*** Opening Records supplied ***

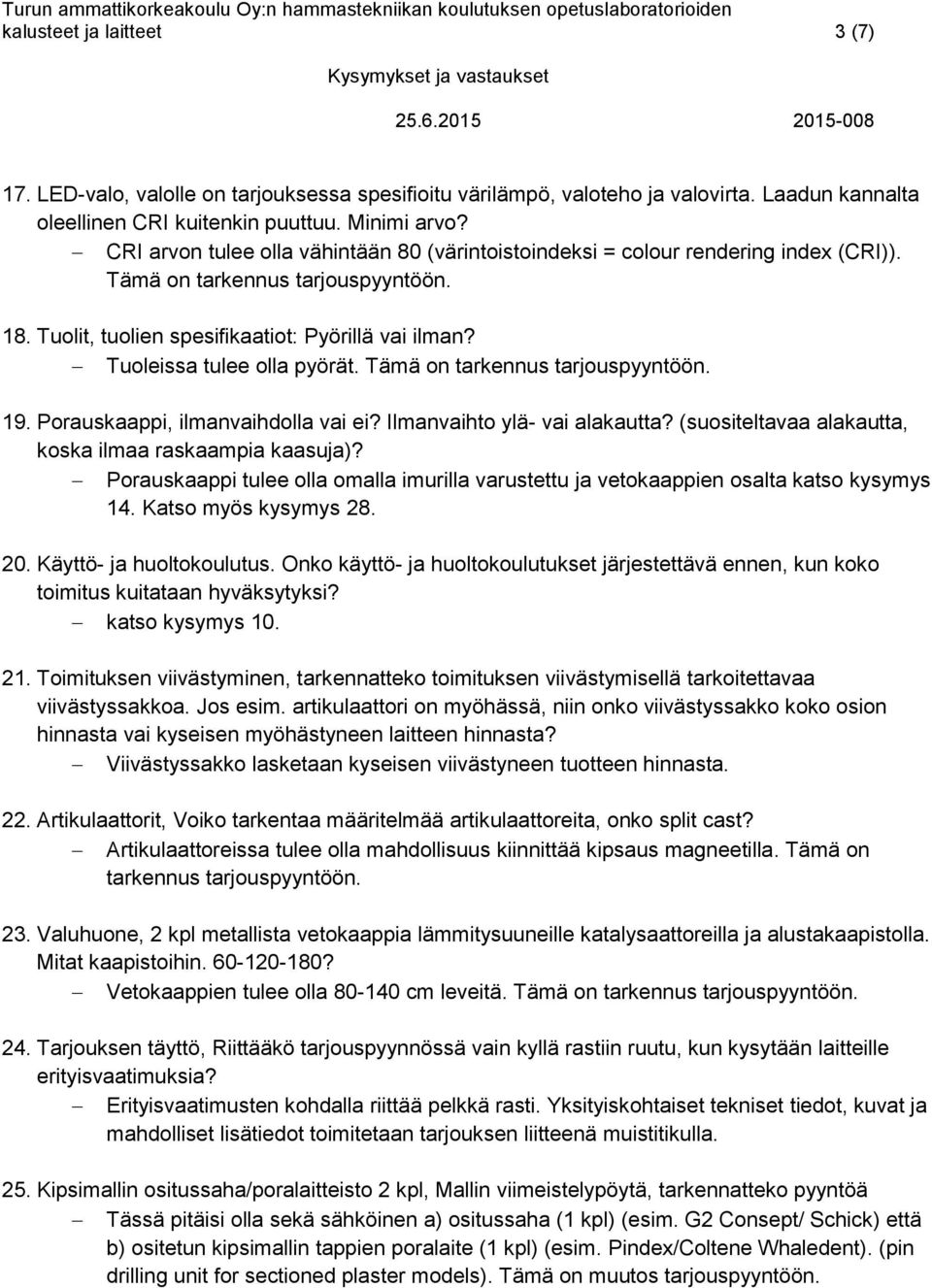 Turun ammattikorkeakoulu Oy:n hammastekniikan koulutuksen opetuslaboratorioiden kalusteet ja laitteet 3 (7)

Kysymykset ja vastaukset

25.6.2015 2015-008

17. LED-valo, valolle on tarjouksessa spesifioitu värilämpö, valoteho ja valovirta. Laadun kannalta oleellinen CRI kuitenkin puuttuu. Minimi arvo?

– CRI arvon tulee olla vähintään 80 (värintoistoindeksi = colour rendering index (CRI)). Tämä on tarkennus tarjouspyyntöön.

18. Tuolit, tuolien spesifikaatiot: Pyörillä vai ilman?

– Tuoleissa tulee olla pyörät. Tämä on tarkennus tarjouspyyntöön.

19. Porauskaappi, ilmanvaihdolla vai ei? Ilmanvaihto ylä- vai alakautta? (suositeltavaa alakautta, koska ilmaa raskaampia kaasuja)?

– Porauskaappi tulee olla omalla imurilla varustettu ja vetokaappien osalta katso kysymys 14. Katso myös kysymys 28.

20. Käyttö- ja huoltokoulutus. Onko käyttö- ja huoltokoulutukset järjestettävä ennen, kun koko toimitus kuitataan hyväksytyksi?

– katso kysymys 10.

21. Toimituksen viivästyminen, tarkennatteko toimituksen viivästymisellä tarkoitettavaa viivästyssakkoa. Jos esim. artikulaattori on myöhässä, niin onko viivästyssakko koko osion hinnasta vai kyseisen myöhästyneen laitteen hinnasta?

– Viivästyssakko lasketaan kyseisen viivästyneen tuotteen hinnasta.

22. Artikulaattorit, Voiko tarkentaa määritelmää artikulaattoreita, onko split cast?

– Artikulaattoreissa tulee olla mahdollisuus kiinnittää kipsaus magneetilla. Tämä on tarkennus tarjouspyyntöön.

23. Valuhuone, 2 kpl metallista vetokaappia lämmitysuuneille katalysaattoreilla ja alustakaapistolla. Mitat kaapistoihin. 60-120-180?

– Vetokaappien tulee olla 80-140 cm leveitä. Tämä on tarkennus tarjouspyyntöön.

24. Tarjouksen täyttö, Riittääkö tarjouspyynnössä vain kyllä rastiin ruutu, kun kysytään laitteille erityisvaatimuksia?

– Erityisvaatimusten kohdalla riittää pelkkä rasti. Yksityiskohtaiset tekniset tiedot, kuvat ja mahdolliset lisätiedot toimitetaan tarjouksen liitteenä muistitikulla.

25. Kipsimallin ositussaha/poralaitteisto 2 kpl, Mallin viimeistelypöytä, tarkennatteko pyyntöä

– Tässä pitäisi olla sekä sähköinen a) ositussaha (1 kpl) (esim. G2 Consept/ Schick) että b) ositetun kipsimallin tappien poralaite (1 kpl) (esim. Pindex/Coltene Whaledent). (pin drilling unit for sectioned plaster models). Tämä on muutos tarjouspyyntöön.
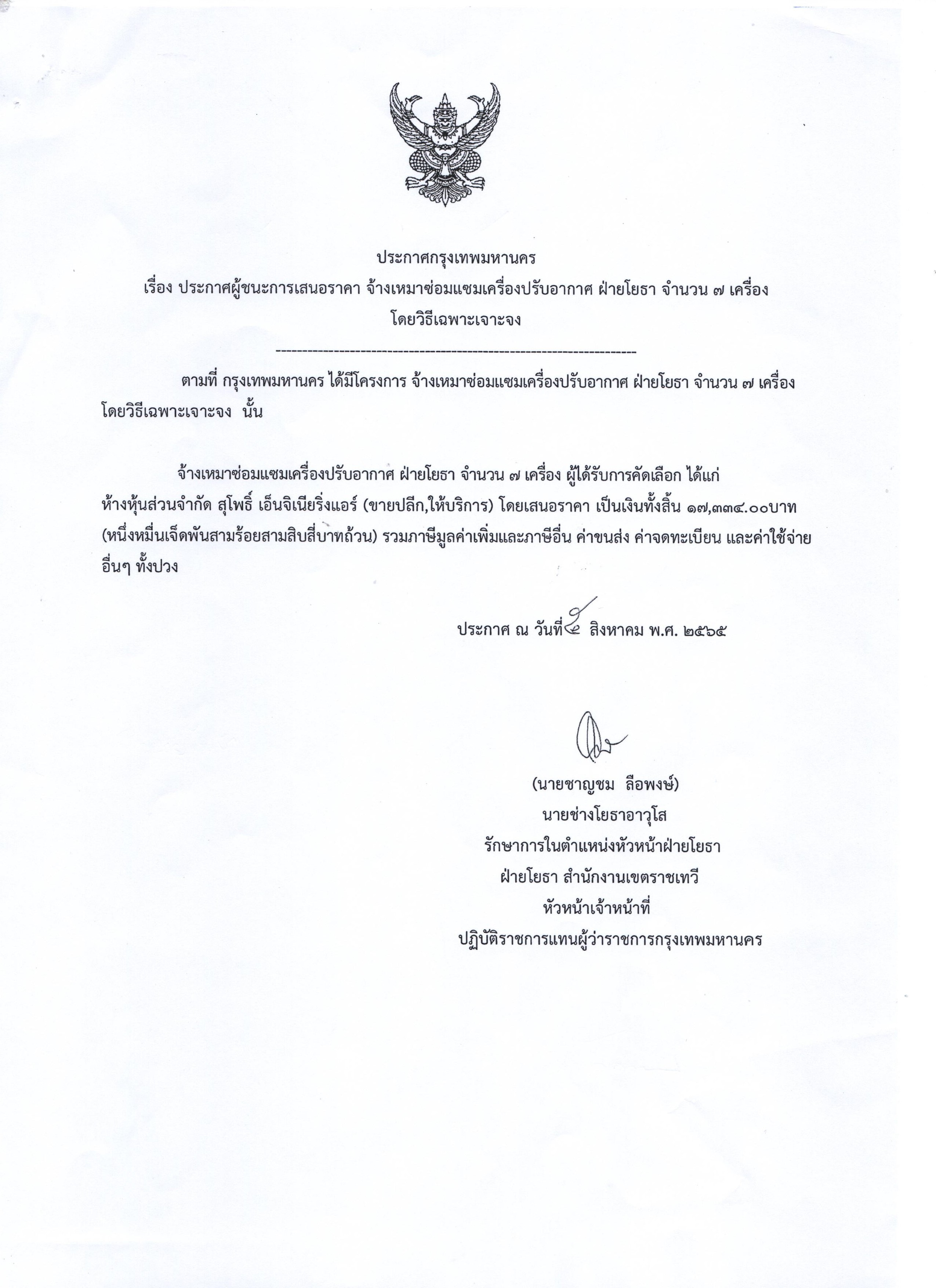 ประกาศกรุงเทพมหานคร
เรื่อง ประกาศผู้ชนะการเสนอราคา จ้างเหมาซ่อมแซมเครื่องปรับอากาศ ฝ่ายโยธา จำนวน ๗ เครื่อง โดยวิธีเฉพาะเจาะจง

--------------------------------------------------------------------

ตามที่ กรุงเทพมหานคร ได้มีโครงการ จ้างเหมาซ่อมแซมเครื่องปรับอากาศ ฝ่ายโยธา จำนวน ๗ เครื่อง โดยวิธีเฉพาะเจาะจง นั้น

จ้างเหมาซ่อมแซมเครื่องปรับอากาศ ฝ่ายโยธา จำนวน ๗ เครื่อง ผู้ได้รับการคัดเลือก ได้แก่ ห้างหุ้นส่วนจำกัด สุโพธิ์ เอ็นจิเนียริ่งแอร์ (ขายปลีก,ให้บริการ) โดยเสนอราคา เป็นเงินทั้งสิ้น ๑๗,๓๓๔.๐๐บาท (หนึ่งหมื่นเจ็ดพันสามร้อยสามสิบสี่บาทถ้วน) รวมภาษีมูลค่าเพิ่มและภาษีอื่น ค่าขนส่ง ค่าจดทะเบียน และค่าใช้จ่ายอื่นๆ ทั้งปวง

ประกาศ ณ วันที่ ๔ สิงหาคม พ.ศ. ๒๕๖๕

(นายชาญชม ลือพงษ์)
นายช่างโยธาอาวุโส
รักษาการในตำแหน่งหัวหน้าฝ่ายโยธา
ฝ่ายโยธา สำนักงานเขตราชเทวี
หัวหน้าเจ้าหน้าที่
ปฏิบัติราชการแทนผู้ว่าราชการกรุงเทพมหานคร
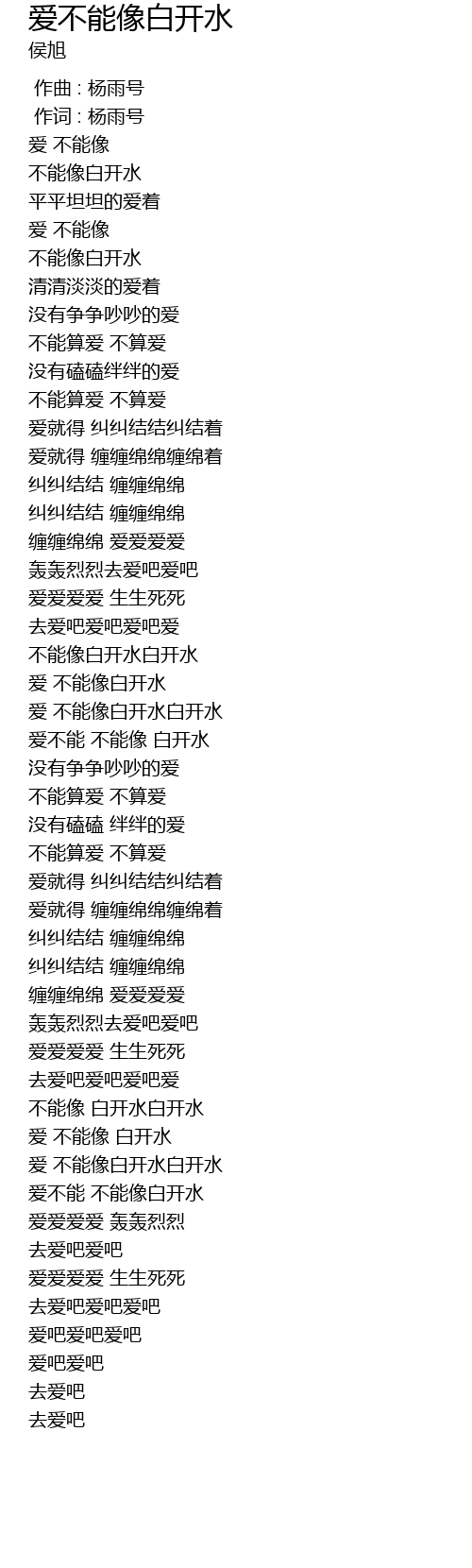 爱不能像白开水
侯旭

作曲 : 杨雨号
作词 : 杨雨号
爱 不能像
不能像白开水
平平坦坦的爱着
爱 不能像
不能像白开水
清清淡淡的爱着
没有争争吵吵的爱
不能算爱 不算爱
没有磕磕绊绊的爱
不能算爱 不算爱
爱就得 纠纠结结纠结着
爱就得 缠缠绵绵缠绵着
纠纠结结 缠缠绵绵
纠纠结结 缠缠绵绵
缠缠绵绵 爱爱爱爱
轰轰烈烈去爱吧爱吧
爱爱爱爱 生生死死
去爱吧爱吧爱吧爱
不能像白开水白开水
爱 不能像白开水
爱 不能像白开水白开水
爱不能 不能像 白开水
没有争争吵吵的爱
不能算爱 不算爱
没有磕磕 绊绊的爱
不能算爱 不算爱
爱就得 纠纠结结纠结着
爱就得 缠缠绵绵缠绵着
纠纠结结 缠缠绵绵
纠纠结结 缠缠绵绵
缠缠绵绵 爱爱爱爱
轰轰烈烈去爱吧爱吧
爱爱爱爱 生生死死
去爱吧爱吧爱吧爱
不能像 白开水白开水
爱 不能像 白开水
爱 不能像白开水白开水
爱不能 不能像白开水
爱爱爱爱 轰轰烈烈
去爱吧爱吧
爱爱爱爱 生生死死
去爱吧爱吧爱吧
爱吧爱吧爱吧
爱吧爱吧
去爱吧
去爱吧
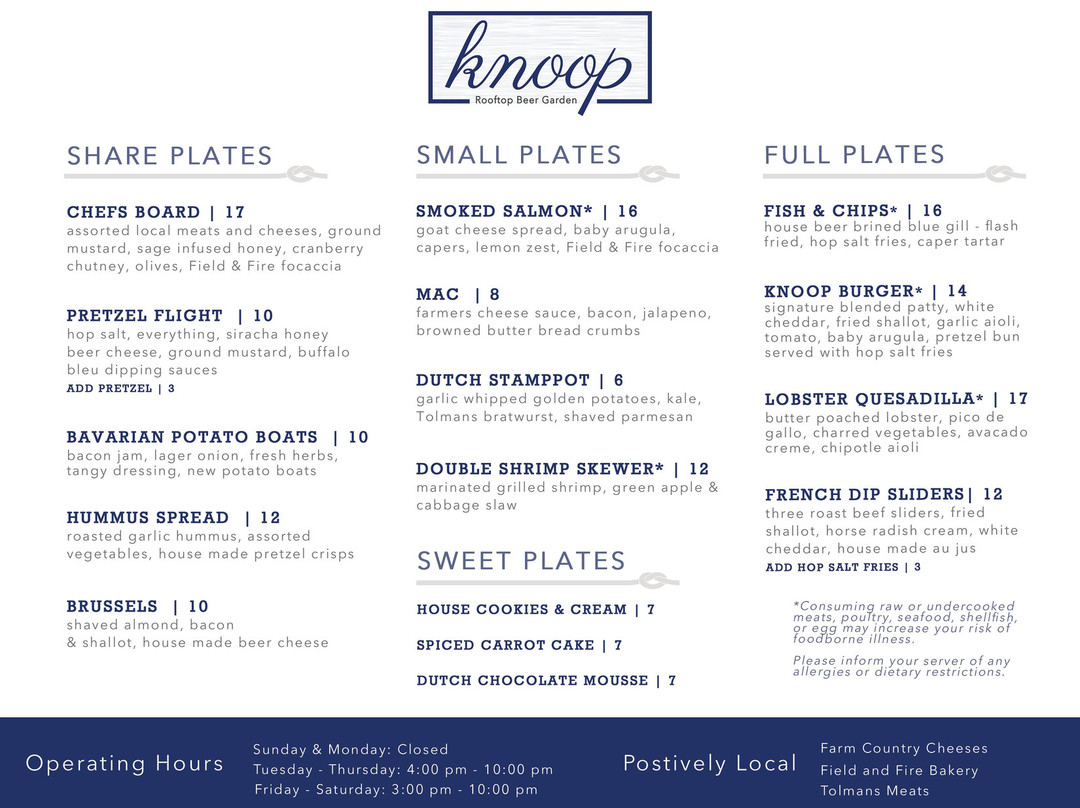 knoop
Rooftop Beer Garden

SHARE PLATES

CHEFS BOARD | 17
assorted local meats and cheeses, ground mustard, sage infused honey, cranberry chutney, olives, Field & Fire focaccia

PRETZEL FLIGHT | 10
hop salt, everything, siracha honey beer cheese, ground mustard, buffalo bleu dipping sauces
ADD PRETZEL | 3

BAVARIAN POTATO BOATS | 10
bacon jam, lager onion, fresh herbs, tangy dressing, new potato boats

HUMMUS SPREAD | 12
roasted garlic hummus, assorted vegetables, house made pretzel crisps

BRUSSELS | 10
shaved almond, bacon & shallot, house made beer cheese

SMALL PLATES

SMOKED SALMON* | 16
goat cheese spread, baby arugula, capers, lemon zest, Field & Fire focaccia

MAC | 8
farmers cheese sauce, bacon, jalapeno, browned butter bread crumbs

DUTCH STAMPPOT | 6
garlic whipped golden potatoes, kale, Tolmans bratwurst, shaved parmesan

DOUBLE SHRIMP SKEWER* | 12
marinated grilled shrimp, green apple & cabbage slaw

SWEET PLATES

HOUSE COOKIES & CREAM | 7

SPICED CARROT CAKE | 7

DUTCH CHOCOLATE MOUSSE | 7

FULL PLATES

FISH & CHIPS* | 16
house beer brined blue gill - flash fried, hop salt fries, caper tartar

KNOOP BURGER* | 14
signature blended patty, white cheddar, fried shallot, garlic aioli, tomato, baby arugula, pretzel bun served with hop salt fries

LOBSTER QUESADILLA* | 17
butter poached lobster, pico de gallo, charred vegetables, avacado creme, chipotle aioli

FRENCH DIP SLIDERS| 12
three roast beef sliders, fried shallot, horse radish cream, white cheddar, house made au jus
ADD HOP SALT FRIES | 3

*Consuming raw or undercooked meats, poultry, seafood, shellfish, or egg may increase your risk of foodborne illness.

Please inform your server of any allergies or dietary restrictions.

Operating Hours
Sunday & Monday: Closed
Tuesday - Thursday: 4:00 pm - 10:00 pm
Friday - Saturday: 3:00 pm - 10:00 pm

Postively Local
Farm Country Cheeses
Field and Fire Bakery
Tolmans Meats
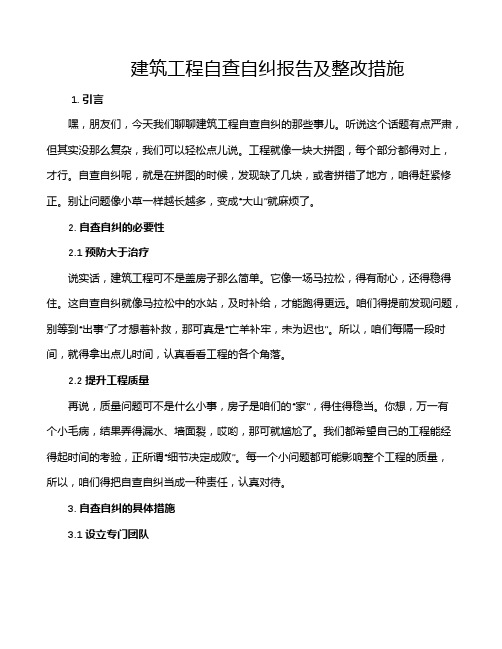 建筑工程自查自纠报告及整改措施

1. 引言

嘿，朋友们，今天我们聊聊建筑工程自查自纠的那些事儿。听说这个话题有点严肃，但其实没那么复杂，我们可以轻松点儿说。工程就像一块大拼图，每个部分都得对上，才行。自查自纠呢，就是在拼图的时候，发现缺了几块，或者拼错了地方，咱得赶紧修正。别让问题像小草一样越长越多，变成"大山"就麻烦了。

2. 自查自纠的必要性

2.1 预防大于治疗

说实话，建筑工程可不是盖房子那么简单。它像一场马拉松，得有耐心，还得稳得住。这自查自纠就像马拉松中的水站，及时补给，才能跑得更远。咱们得提前发现问题，别等到"出事"了才想着补救，那可真是"亡羊补牢，未为迟也"。所以，咱们每隔一段时间，就得拿出点儿时间，认真看看工程的各个角落。

2.2 提升工程质量

再说，质量问题可不是什么小事，房子是咱们的"家"，得住得稳当。你想，万一有个小毛病，结果弄得漏水、墙面裂，哎哟，那可就尴尬了。我们都希望自己的工程能经得起时间的考验，正所谓"细节决定成败"。每一个小问题都可能影响整个工程的质量，所以，咱们得把自查自纠当成一种责任，认真对待。

3. 自查自纠的具体措施

3.1 设立专门团队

*** Closing Records supplied ***

▸ Task objective: Write out each line of the data that holds the string "เฉพาะเจาะจง".

▸ Response to the task:
เรื่อง ประกาศผู้ชนะการเสนอราคา จ้างเหมาซ่อมแซมเครื่องปรับอากาศ ฝ่ายโยธา จำนวน ๗ เครื่อง โดยวิธีเฉพาะเจาะจง
ตามที่ กรุงเทพมหานคร ได้มีโครงการ จ้างเหมาซ่อมแซมเครื่องปรับอากาศ ฝ่ายโยธา จำนวน ๗ เครื่อง โดยวิธีเฉพาะเจาะจง นั้น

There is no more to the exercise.